_PASSAGE GIVEN_:
As used herein, the term “shifting tool” refers to a conventional tool run into a well, which when properly positioned and manipulated, will physically move a sleeve within a downhole tool from a lower position to an upper position. An example of such a tool is the Otis Type B Shifting Tool. A shifting tool will typically have expandable keys (“dogs”) which expand within a larger internal diameter portion of a sleeve and encounter an interior sleeve profile such that the sleeve is pulled as the shifting tool is pulled. This interaction with the sleeve interior is well known in the art.

DETAILED DESCRIPTION

Turning now to FIGS. 1-5, wherein an exemplary embodiment of the present invention is illustrated. In this exemplary embodiment, and as illustrated in FIG. 1, a tubular housing assembly 10 has a tubular housing 20 having an interior pocket 22 with an inside surface 24. The tubular housing is threadably attached to a top member (“top sub”) 26 having a bottom end 28, a top end 30 with threads 32 usable for attachment to a downhole tubular assembly component, such as a casing joint pin. The top sub 26 attachment to the tubular housing is sealed using O-rings 34. The tubular housing 20 is further threadably attached to a bottom member (“bottom sub”) 40 having a top end 42, forming an upwardly facing shoulder 44 adjacent the interior pocket 22, and a bottom end 46 with threads 48 usable for attachment to a downhole tubular assembly component, such as a casing collar. The bottom sub 40 attachment to the tubular housing is sealed using O-rings 50. The tubular housing 20 further has six circumferentially spaced threaded holes 52 (four shown) extending through the tubular housing 20 into the interior pocket 22, and two circumferentially spaced shear member, i.e. shear screw holes 54 extending through the tubular housing into the interior pocket. The threaded holes 52 threadably receive conventional ¾ in. (19.05 mm) by ⅜ in. (9.52 mm) steel set screws (not shown), with machine threads in this exemplary embodiment. The shear screw holes 54 are sized to secure conventional ¾ in. (19.05 mm) by ¼ in. (6.35 mm) brass shear screws (not shown).

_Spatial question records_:
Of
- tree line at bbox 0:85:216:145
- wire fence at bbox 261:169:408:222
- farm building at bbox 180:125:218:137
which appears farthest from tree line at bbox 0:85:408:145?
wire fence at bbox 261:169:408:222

_GIVEN INSTRUCTION 1_:
Decide whether each statement below agrees with the patent passage, answering yes or no and quoting the deciding words from that passage.
(a) All six threaded holes in the tubular housing are shown.
(b) O-rings seal the attachment of the bottom sub to the tubular housing.
(c) The shear screws are made of steel.
_GIVEN INSTRUCTION 2_:
Using the patent passage, answer each question below.
(a) Which tool is named as an example of a shifting tool?
(b) What are the expandable keys of a shifting tool also called?
(c) How many shear screw holes extend through the tubular housing?

_PROBLEM SOLUTION 1_:
(a) No: "six circumferentially spaced threaded holes 52 (four shown)"
(b) Yes: "The bottom sub 40 attachment to the tubular housing is sealed using O-rings 50."
(c) No: "brass shear screws (not shown)"

_PROBLEM SOLUTION 2_:
(a) The Otis Type B Shifting Tool
(b) "Dogs"
(c) Two